Texto fuente:
....
En ese día se manifestarán imponentes portentos en el cielo. Habrá truenos, relámpagos, luces. El retorno de Cristo se anuncia con todo el esplendor que corresponde al Rey del Universo. Bajará en medio de las nubes a imponer su reino según lo vienen anunciando desde el Antiguo Testamento el profeta Daniel, el evangelista Mateo y el Libro de las Revelaciones. Esa será la segunda venida de Jesucristo. Muy diferente a la primera venida sin la cual esa segunda venida no tendría sentido.
Jesucristo, como enviado directo de los cielos, como Hijo de Dios, pudo hacer su primera aparición como quisiera. Pudo ser transportado en un cometa u otro cuerpo sideral; descender de manera dramática y acompañado de sonoros truenos. Pudo emerger de las olas del mar Mediterráneo o en medio del lago de Genesaret. Pero no. Escogió el calor de una familia. Las únicas concesiones extraordinarias a su nacimiento fueron la virginidad de su madre y la estrella precursora que apareció en los cielos; igualmente puede considerarse especial la visita de los reyes de oriente y sus ofrendas simbólicas. Por lo demás Jesús vino al mundo con la sencillez de todo recién nacido, tierno, indefenso, inocente.
Se ha reflexionado mucho y escrito en abundancia respecto de los aspectos de su llegada como niño pobre, forastero, sin refugio. Todo ello está bien, pero quiero referirme más al aspecto de la familia. Cristo escogió venir en medio de una familia integrada conforme los principios prevalecientes en la normativa bíblica y las costumbres judías. Una familia que podemos calificar de natural, normal, según los preceptos de esa época, mismo que, en su esencia, han prevalecido a lo largo de los siglos. Un padre, una madre y una criatura nueva que esperan desde hace meses con mucha expectativa pero, sobre todo, con mucho amor. Cristo, recién nacido, fue inmediatamente cubierto con pañales y alimentado por su madre. En ambos hechos se recoge el amor maternal, ilimitado y absoluto. Por lo tanto, cuando celebramos la Navidad también, por extensión, rendimos un tributo a la familia, a ese núcleo básico de cualquier sociedad humana a través de todas las edades.
....
Conjunto de entradas:
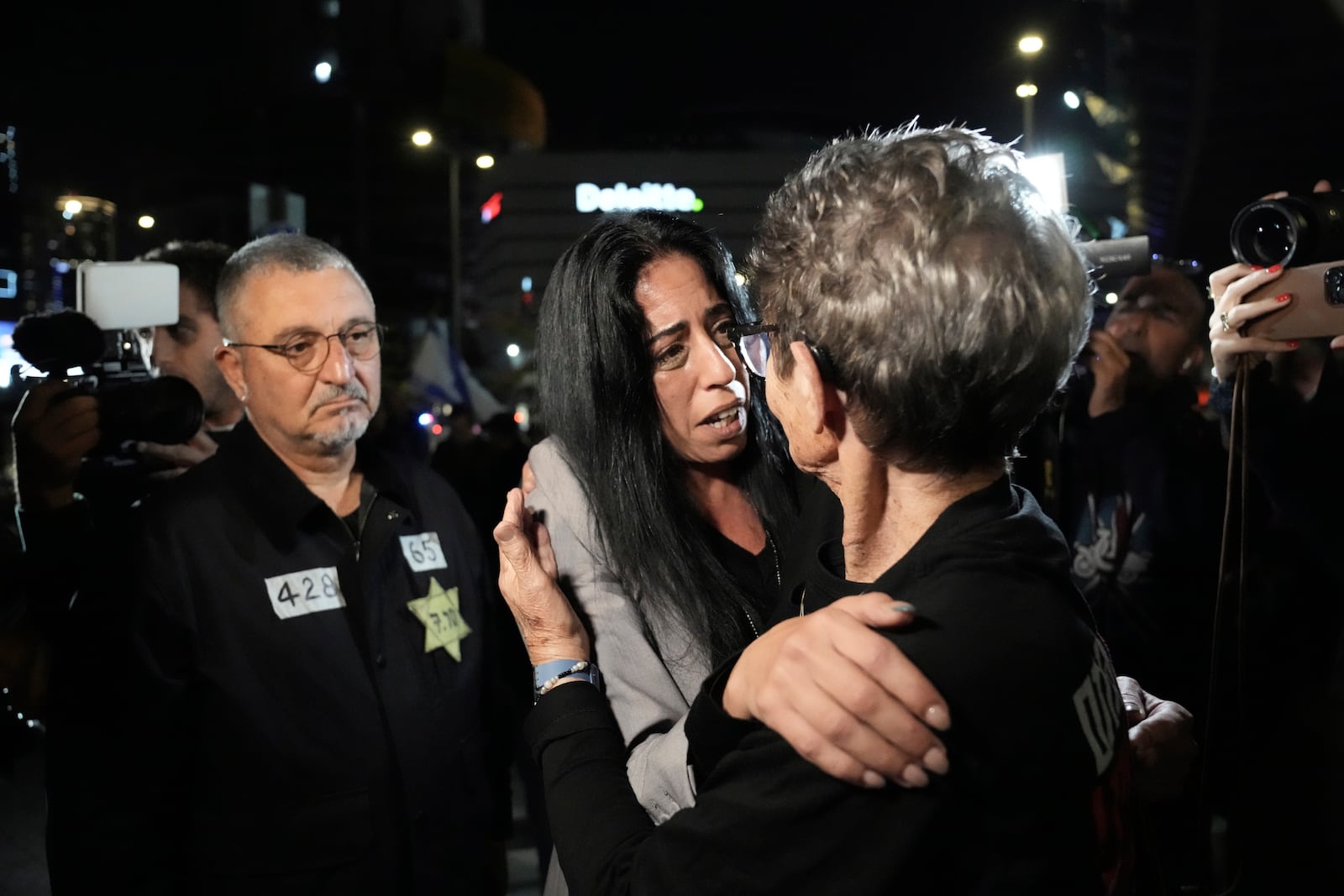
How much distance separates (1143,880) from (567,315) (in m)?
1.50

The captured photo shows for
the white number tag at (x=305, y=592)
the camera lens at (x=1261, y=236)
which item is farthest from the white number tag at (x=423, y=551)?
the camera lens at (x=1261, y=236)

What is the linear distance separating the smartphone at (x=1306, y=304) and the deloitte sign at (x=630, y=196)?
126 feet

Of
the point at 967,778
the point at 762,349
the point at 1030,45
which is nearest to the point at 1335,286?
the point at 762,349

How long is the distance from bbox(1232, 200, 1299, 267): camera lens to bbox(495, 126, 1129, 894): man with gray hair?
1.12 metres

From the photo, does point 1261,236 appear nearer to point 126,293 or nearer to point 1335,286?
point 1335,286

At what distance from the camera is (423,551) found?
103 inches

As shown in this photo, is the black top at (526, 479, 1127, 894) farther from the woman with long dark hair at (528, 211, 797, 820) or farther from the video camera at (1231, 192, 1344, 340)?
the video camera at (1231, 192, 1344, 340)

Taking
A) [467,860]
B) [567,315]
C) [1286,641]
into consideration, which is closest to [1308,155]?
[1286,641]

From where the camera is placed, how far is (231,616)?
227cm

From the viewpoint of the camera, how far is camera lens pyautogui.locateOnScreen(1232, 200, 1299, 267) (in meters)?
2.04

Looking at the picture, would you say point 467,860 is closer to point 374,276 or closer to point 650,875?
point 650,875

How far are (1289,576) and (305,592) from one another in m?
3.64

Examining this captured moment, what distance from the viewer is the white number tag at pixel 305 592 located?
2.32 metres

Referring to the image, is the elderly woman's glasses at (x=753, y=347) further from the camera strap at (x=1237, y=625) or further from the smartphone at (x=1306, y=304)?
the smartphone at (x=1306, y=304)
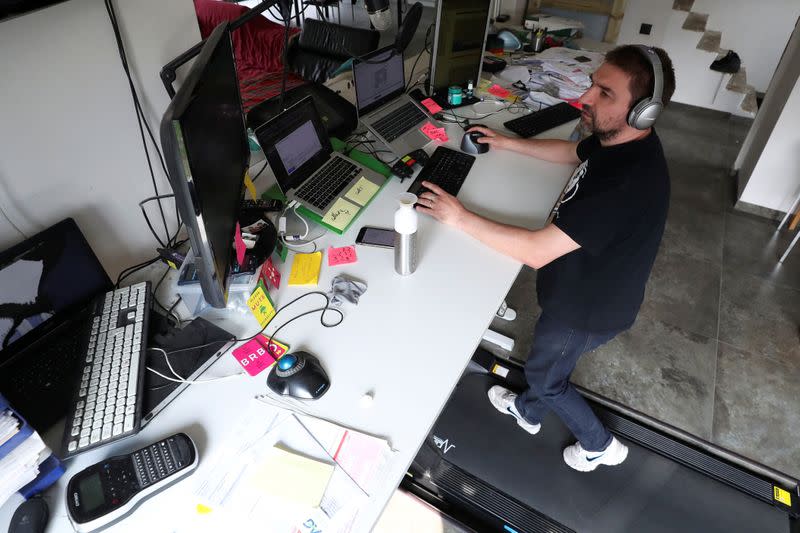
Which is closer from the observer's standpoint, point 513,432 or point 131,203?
....
Requisitos de la tarea: Transcribe literalmente el fragmento del texto sobre la Navidad que va desde "En ese día se" hasta "no tendría sentido.", ambos incluidos.

Resultado del ejercicio:
En ese día se manifestarán imponentes portentos en el cielo. Habrá truenos, relámpagos, luces. El retorno de Cristo se anuncia con todo el esplendor que corresponde al Rey del Universo. Bajará en medio de las nubes a imponer su reino según lo vienen anunciando desde el Antiguo Testamento el profeta Daniel, el evangelista Mateo y el Libro de las Revelaciones. Esa será la segunda venida de Jesucristo. Muy diferente a la primera venida sin la cual esa segunda venida no tendría sentido.